Life Imitates Art

I suppose we all get our schadenfreud on in different ways.  Some prefer the sophisticated humor of R-Money Coyote Super Genius

According to all the sources I spoke to, the breakdown of the campaign can be traced to the primaries. One source saying “they looked at the guy who could raise the most money in history as a ride” adding that “money no longer matters. That’s the problem,” also referring to the campaign overall as “the biggest political flim flam of all time.”

The result of all of these false numbers and inaccurate ground reports is simple: Mitt Romney was ill-prepared for the actual numbers on election day and his false sense of confidence directly translated into how the campaign operated in the closing weeks. In the words of one source, it was a con job. As David Mamet famously said, “If you’re in the con game and you don’t know who the mark is … you’re the mark.” Mitt Romney had no idea what was coming.

As indicated, the comments are instructive.

I personally like deep human drama of the General Hospital kind.

FBI probe of Petraeus triggered by e-mail threats from biographer, officials say

By Sari Horwitz and Greg Miller, The Washington Post

Saturday, November 10, 2:17 PM

The collapse of the dazzling career of CIA Director David H. Petraeus was triggered when a woman with whom he was having an affair sent threatening e-mails to another woman close to him, according to three senior law enforcement officials with knowledge of the episode.

The recipient of the e-mails was so frightened that she went to the FBI for protection and help tracking down the sender, according to the officials. The FBI investigation traced the threats to Paula Broadwell, a former military officer and a Petraeus biographer, and uncovered explicit e-mails between Broadwell and Petraeus, the officials said.

That MoveOn Ad

By Matthew Yglesias, The Atlantic

Sep 21 2007, 10:41 AM ET

I completely agree with the dread DC Establishment that calling General Petraeus “General Betrayus” was dumb. That said, I’m staggered by the amount of emphasis that people inside this town are placing on this. One virtue of having moved to the Beltway is that I can tell you, the reader, a thing or to about the mood here and that while you might think the reverse is true, the truth of the matter is that the left-of-center establishment is being restrained in terms of expressing its absolutely fury at MoveOn over this. People seem to really think that this was not merely a misstep, but a huge blunder of world-historical proportions.

Wikipedia

The organization created the ad in response to Petraeus’ Report to Congress on the Situation in Iraq. MoveOn hosted pages on its website about the ad and their reasons behind it from 2007 to June 23, 2010. On June 23, 2010, after President Obama nominated General Petraeus to be the new top U.S. and NATO commander in Afghanistan (taking over the position from retiring General Stanley McCrystal), MoveOn erased these webpages and any reference to them from its website.

In Washington, That Letdown Feeling

By Sally Quinn, Washington Post Staff Writer

Monday, November 2, 1998

“We have our own set of village rules,” says David Gergen, editor at large at U.S. News & World Report, who worked for both the Reagan and Clinton White House. “Sex did not violate those rules. The deep and searing violation took place when he not only lied to the country, but co-opted his friends and lied to them. That is one on which people choke.

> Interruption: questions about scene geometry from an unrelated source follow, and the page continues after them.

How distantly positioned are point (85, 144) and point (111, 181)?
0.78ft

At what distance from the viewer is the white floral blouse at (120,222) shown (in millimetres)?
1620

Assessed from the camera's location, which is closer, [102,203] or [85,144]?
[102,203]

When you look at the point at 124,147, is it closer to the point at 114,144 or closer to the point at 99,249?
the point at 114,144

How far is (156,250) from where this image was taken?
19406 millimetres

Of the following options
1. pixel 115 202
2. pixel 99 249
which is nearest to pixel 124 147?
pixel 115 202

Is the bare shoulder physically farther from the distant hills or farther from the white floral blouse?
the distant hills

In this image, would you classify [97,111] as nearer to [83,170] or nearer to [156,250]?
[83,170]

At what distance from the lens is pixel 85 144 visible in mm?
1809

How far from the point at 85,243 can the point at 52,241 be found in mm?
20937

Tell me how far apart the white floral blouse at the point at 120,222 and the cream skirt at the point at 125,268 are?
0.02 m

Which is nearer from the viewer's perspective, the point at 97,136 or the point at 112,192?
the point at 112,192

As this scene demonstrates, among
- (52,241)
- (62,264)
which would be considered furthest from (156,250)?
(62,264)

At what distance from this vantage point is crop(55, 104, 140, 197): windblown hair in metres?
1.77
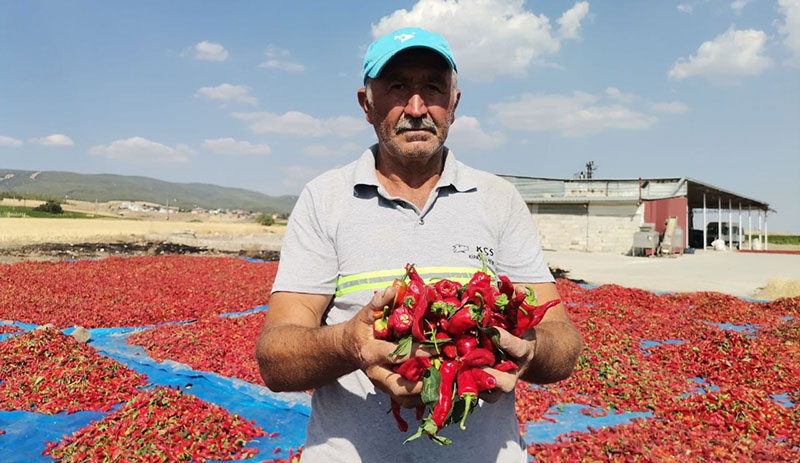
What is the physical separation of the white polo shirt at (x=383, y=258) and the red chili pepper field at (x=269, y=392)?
3718mm

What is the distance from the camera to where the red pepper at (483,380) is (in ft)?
5.79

“We all live together, we have a sense of community, there’s a small-town quality here. We all understand we do certain things, we make certain compromises. But when you have gone over the line, you won’t bring others into it. That is a cardinal rule of the village. You don’t foul the nest.”

You see, it’s the lying, not the sex.

How Petraeus changed the U.S. military

By Peter Bergen, CNN National Security Analyst

1:31 PM EST, Sat November 10, 2012

Historians will likely judge David Petraeus to be the most effective American military commander since Eisenhower.

He was, after all, the person who, more than any other, brought Iraq back from the brink of total disaster after he assumed command of U.S. forces there in 2007.